-------- Source passage
To counter act this negative trend, there have been a number of creative judicial interventions by national courts that have restored real meaning to the notion of "protection" for refugees. For example, a robust and sustained judicial interest in issues such as detention, which draws heavily from human rights law, can ensure that victims of forced displacement do not suffer a form of double jeopardy when they arrive in the host state.
Timely judicial intervention can also ensure that the life of a refugee is one of dignity in the state of asylum. Again, we can look to the example set by the Supreme Court of India through its various rulings on the detention and return of refugees and the need for UNHCR to be given access to these people to ensure the voluntary character of their return.
Similar creativity has been shown by Judges in the superior courts of South Africa, Australia, Canada, Poland, New Zealand, Zimbabwe and the United Kingdom - to name but a few. I am sure that in our discussions over the next two days, we will hear more about these important approaches and how they can be applied to protect refugees.
----------------
▶ **Task description**
Answer these questions using the passage on courts and refugee protection:
(a) What body of law does the judicial interest in detention draw heavily from?
(b) Which court's rulings on the detention and return of refugees are given as an example?
(c) Over how many days are the discussions expected to run?
-------- Provided material
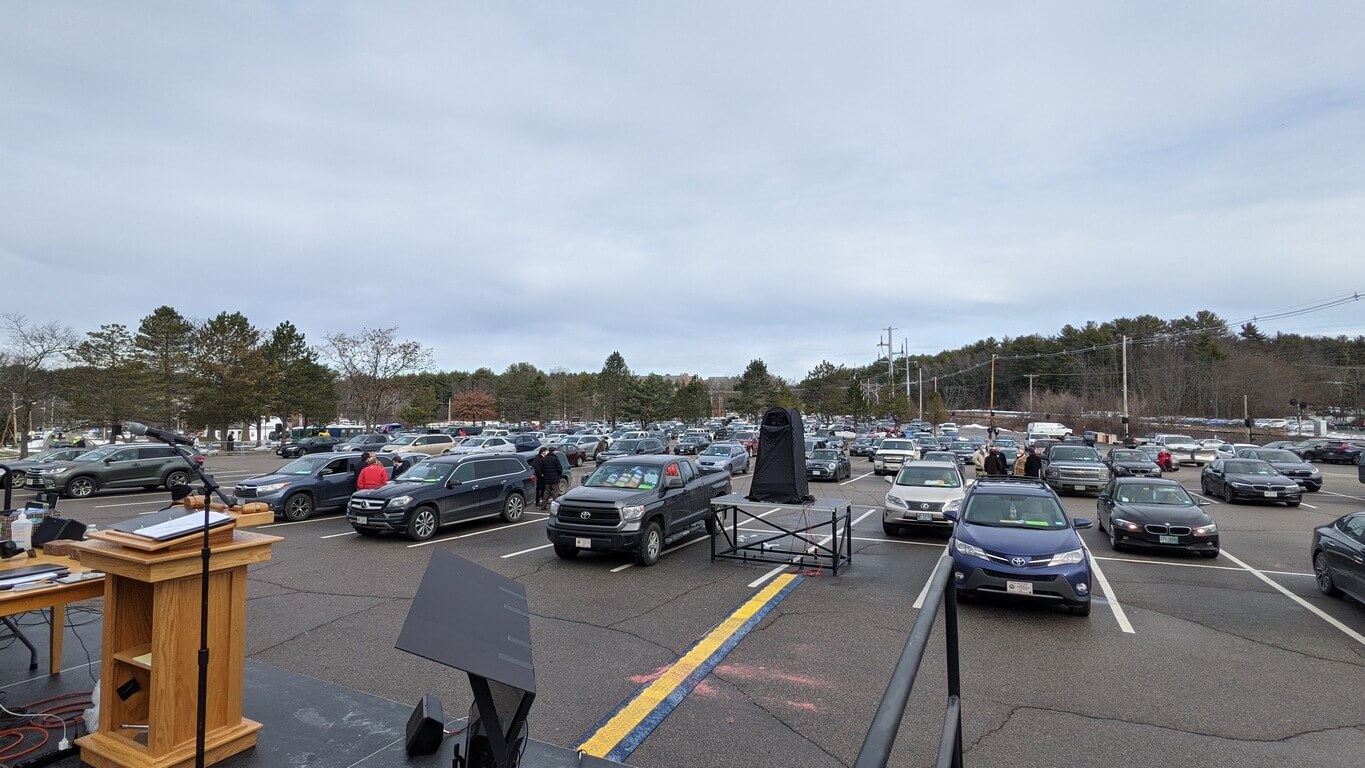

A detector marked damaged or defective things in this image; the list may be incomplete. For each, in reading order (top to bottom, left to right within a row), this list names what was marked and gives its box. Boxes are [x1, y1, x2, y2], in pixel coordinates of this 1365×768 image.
----------------
-------- Provided material
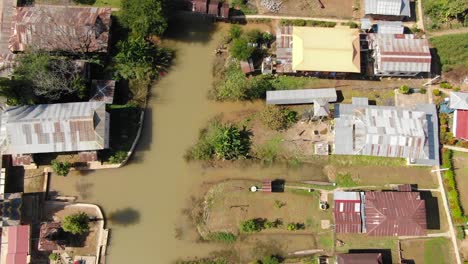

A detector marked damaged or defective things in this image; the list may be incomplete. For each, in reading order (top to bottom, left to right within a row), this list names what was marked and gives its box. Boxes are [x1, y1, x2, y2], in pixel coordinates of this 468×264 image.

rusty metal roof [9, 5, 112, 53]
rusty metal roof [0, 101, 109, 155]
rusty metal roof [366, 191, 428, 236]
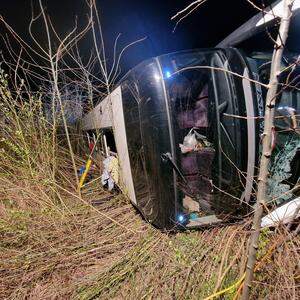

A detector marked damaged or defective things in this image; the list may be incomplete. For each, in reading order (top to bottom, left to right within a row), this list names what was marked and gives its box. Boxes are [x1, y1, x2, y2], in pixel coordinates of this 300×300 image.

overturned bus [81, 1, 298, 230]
----------------
▶ **Result of this exercise**
(a) Human rights law
(b) The Supreme Court of India
(c) Two days